TEXT:
Thoughts of Hiram Chirino

Monday, September 21, 2009

STOMP Clarification

I just saw a tweet which demonstrates that the STOMP spec still needs more clarification. I think Brian McCallister, the founding architect of protocol, will agree that one of the tenets of the protocol was for it to be simple enough to even use by user which directly connects to a server via telnet.

And to support that use case, newlines after the frame terminator are a natural occurrence. But it might be easier to describe it as:
  • A stomp frame may have zero or more newlines preceding it's command verb.

Friday, September 18, 2009

ActiveMQ Protobuf Implemtation Features

I promised I would follow up on my previous post on how the "The ActiveMQ Protobuf Implementation Rocks!".

So you might be asking yourself, what's the secret sauce? Well before I get into that, let me first explain the class model that our proto compiler generates.

For every message definition in the '.proto' file, the compiler will generate 3 classes:
  • the message interface: is implemented by the bean and buffer classes. It has all the 'getters'.

WHAT THIS EXERCISE ASKS:
a) Answer from the STOMP and ActiveMQ blog posts, one line each:
(i) Who is named as the founding architect of the STOMP protocol?
(ii) How many classes does the compiler generate for every message definition in the '.proto' file?
(iii) On what date was the post titled "STOMP Clarification" published?
b) In the STOMP and ActiveMQ blog posts, rename "compiler" to "code generator" throughout the part that opens with the words containing "For every message" and closes with "all the 'getters'.", and give that part with the change.
c) Write what comes next in the STOMP and ActiveMQ blog posts, starting after their last sentence.
The rows aren't needed for anything here.

[Questions on pictured scenes]
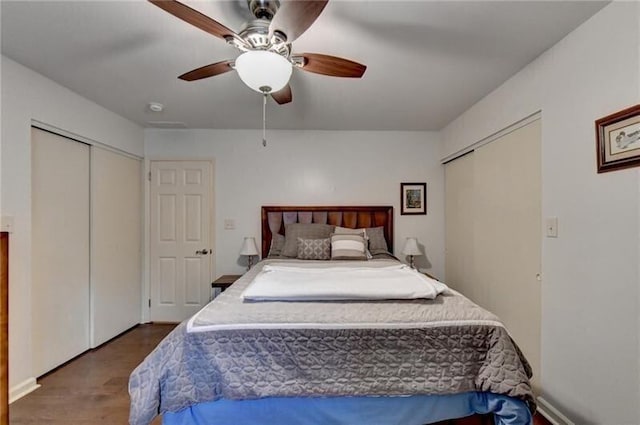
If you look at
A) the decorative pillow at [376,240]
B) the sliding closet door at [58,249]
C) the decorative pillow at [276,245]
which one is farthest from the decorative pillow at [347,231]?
the sliding closet door at [58,249]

WRITTEN ANSWERS:
a)
(i) Brian McCallister
(ii) 3
(iii) Monday, September 21, 2009

b)
For every message definition in the '.proto' file, the code generator will generate 3 classes:
  • the message interface: is implemented by the bean and buffer classes. It has all the 'getters'.

c)
  • the bean class: has all the 'setters' and 'merge' methods
  • the buffer class: has all the encoding and decoding methods. It does not allow mutation.
The message interface also defines the freeze(), frozen(), and copy() methods which allow you to make an instance immutable, check to see if an instance is immutable, and create a mutable copy. Buffer classes are alway immutable. Bean class can transition to being immutable via freeze(). freeze() naturally returns a buffer object. copy() naturally returns a bean object.

This bean model gives substantial flexibility. Besides making it easy to transition from immutable to mutable and back, the message interface lets you implement business methods that operate against either type of instance. You could use the bean class purely in a builder style to always generate a buffer instance, or you could just use them like traditional java bean objects.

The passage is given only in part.